**Task directions**
Turn every line of the entries below into a JSON list of strings, one string per line. Skip blank lines and leave the pictures out.

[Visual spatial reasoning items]
** START **

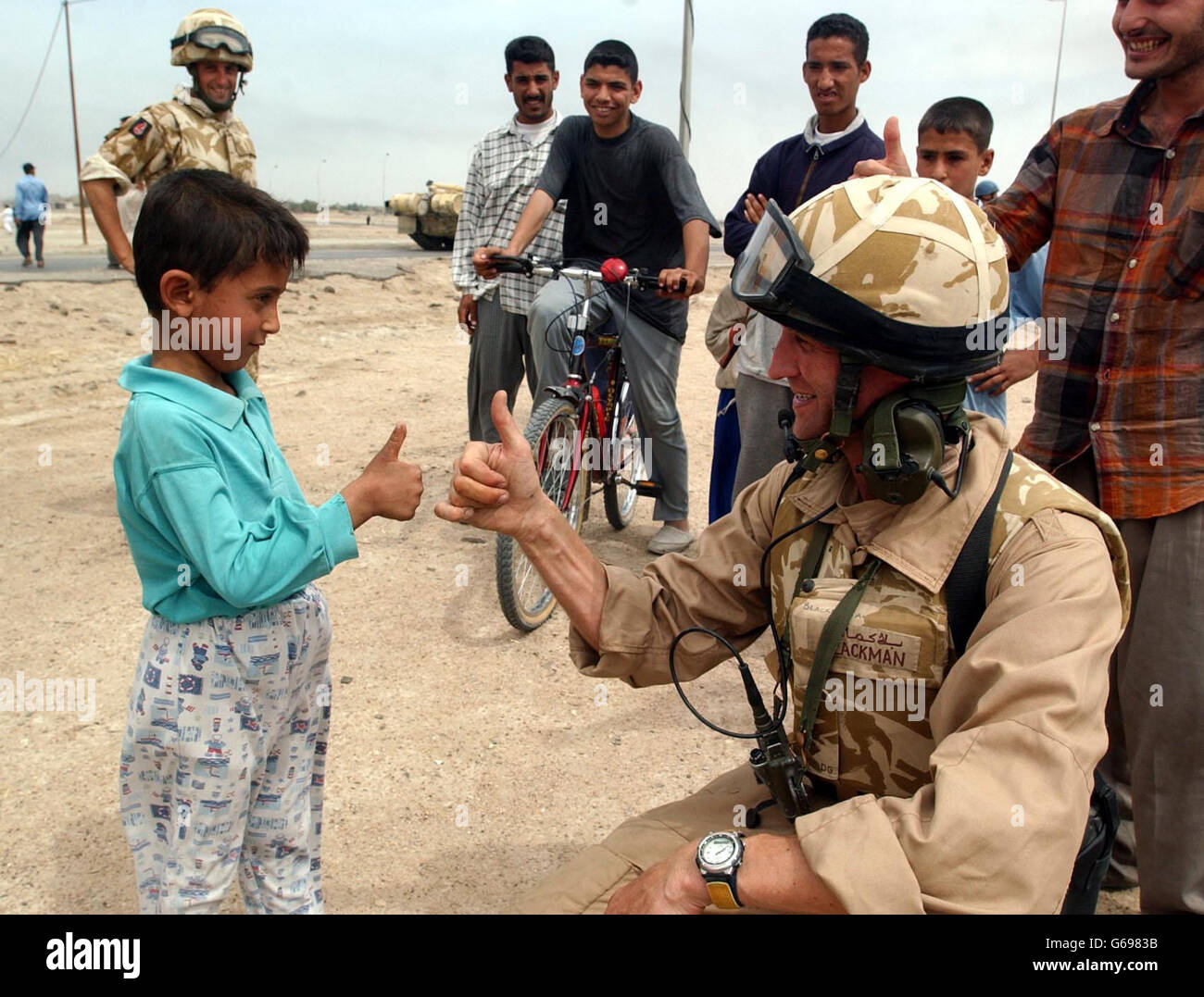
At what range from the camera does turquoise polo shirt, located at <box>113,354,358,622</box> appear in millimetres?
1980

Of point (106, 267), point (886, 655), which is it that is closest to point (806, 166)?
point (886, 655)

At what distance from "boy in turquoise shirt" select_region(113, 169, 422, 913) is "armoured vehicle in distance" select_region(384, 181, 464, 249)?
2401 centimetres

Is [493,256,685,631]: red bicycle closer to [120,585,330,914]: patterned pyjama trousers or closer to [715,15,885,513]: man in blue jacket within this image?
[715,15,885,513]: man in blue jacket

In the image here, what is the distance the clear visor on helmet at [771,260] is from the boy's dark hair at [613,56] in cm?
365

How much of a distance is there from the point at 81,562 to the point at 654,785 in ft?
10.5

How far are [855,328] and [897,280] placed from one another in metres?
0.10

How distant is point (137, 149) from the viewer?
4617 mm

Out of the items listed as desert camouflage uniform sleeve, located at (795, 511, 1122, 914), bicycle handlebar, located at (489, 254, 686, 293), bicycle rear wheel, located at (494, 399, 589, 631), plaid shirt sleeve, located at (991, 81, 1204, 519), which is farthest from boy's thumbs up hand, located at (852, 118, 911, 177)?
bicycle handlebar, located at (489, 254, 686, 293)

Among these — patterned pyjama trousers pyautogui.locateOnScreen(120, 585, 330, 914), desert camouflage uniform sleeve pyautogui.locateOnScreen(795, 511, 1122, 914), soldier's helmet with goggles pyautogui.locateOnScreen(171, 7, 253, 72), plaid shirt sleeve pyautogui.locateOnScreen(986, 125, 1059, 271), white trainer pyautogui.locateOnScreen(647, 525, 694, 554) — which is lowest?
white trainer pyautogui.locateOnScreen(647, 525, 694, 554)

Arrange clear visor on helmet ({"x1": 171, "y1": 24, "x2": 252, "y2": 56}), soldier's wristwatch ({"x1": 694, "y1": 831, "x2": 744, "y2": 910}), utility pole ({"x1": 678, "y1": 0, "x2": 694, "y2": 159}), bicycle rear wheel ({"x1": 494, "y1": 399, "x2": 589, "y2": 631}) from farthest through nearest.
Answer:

** END **

**Response to this task**
[
  "At what range from the camera does turquoise polo shirt, located at <box>113,354,358,622</box> appear in millimetres?",
  "1980",
  "Of point (106, 267), point (886, 655), which is it that is closest to point (806, 166)?",
  "point (886, 655)",
  "At what distance from \"boy in turquoise shirt\" select_region(113, 169, 422, 913) is \"armoured vehicle in distance\" select_region(384, 181, 464, 249)?",
  "2401 centimetres",
  "Is [493,256,685,631]: red bicycle closer to [120,585,330,914]: patterned pyjama trousers or closer to [715,15,885,513]: man in blue jacket within this image?",
  "[715,15,885,513]: man in blue jacket",
  "In the image here, what is the distance the clear visor on helmet at [771,260] is from the boy's dark hair at [613,56] in cm?",
  "365",
  "How much of a distance is there from the point at 81,562 to the point at 654,785 in ft?",
  "10.5",
  "How far are [855,328] and [897,280] placed from one another in metres?",
  "0.10",
  "How distant is point (137, 149) from the viewer?",
  "4617 mm",
  "Out of the items listed as desert camouflage uniform sleeve, located at (795, 511, 1122, 914), bicycle handlebar, located at (489, 254, 686, 293), bicycle rear wheel, located at (494, 399, 589, 631), plaid shirt sleeve, located at (991, 81, 1204, 519), which is farthest from boy's thumbs up hand, located at (852, 118, 911, 177)?",
  "bicycle handlebar, located at (489, 254, 686, 293)",
  "Among these — patterned pyjama trousers pyautogui.locateOnScreen(120, 585, 330, 914), desert camouflage uniform sleeve pyautogui.locateOnScreen(795, 511, 1122, 914), soldier's helmet with goggles pyautogui.locateOnScreen(171, 7, 253, 72), plaid shirt sleeve pyautogui.locateOnScreen(986, 125, 1059, 271), white trainer pyautogui.locateOnScreen(647, 525, 694, 554) — which is lowest?",
  "white trainer pyautogui.locateOnScreen(647, 525, 694, 554)",
  "Arrange clear visor on helmet ({\"x1\": 171, \"y1\": 24, \"x2\": 252, \"y2\": 56}), soldier's wristwatch ({\"x1\": 694, \"y1\": 831, \"x2\": 744, \"y2\": 910}), utility pole ({\"x1\": 678, \"y1\": 0, \"x2\": 694, \"y2\": 159}), bicycle rear wheel ({\"x1\": 494, \"y1\": 399, \"x2\": 589, \"y2\": 631}) from farthest through nearest.",
  "Answer:"
]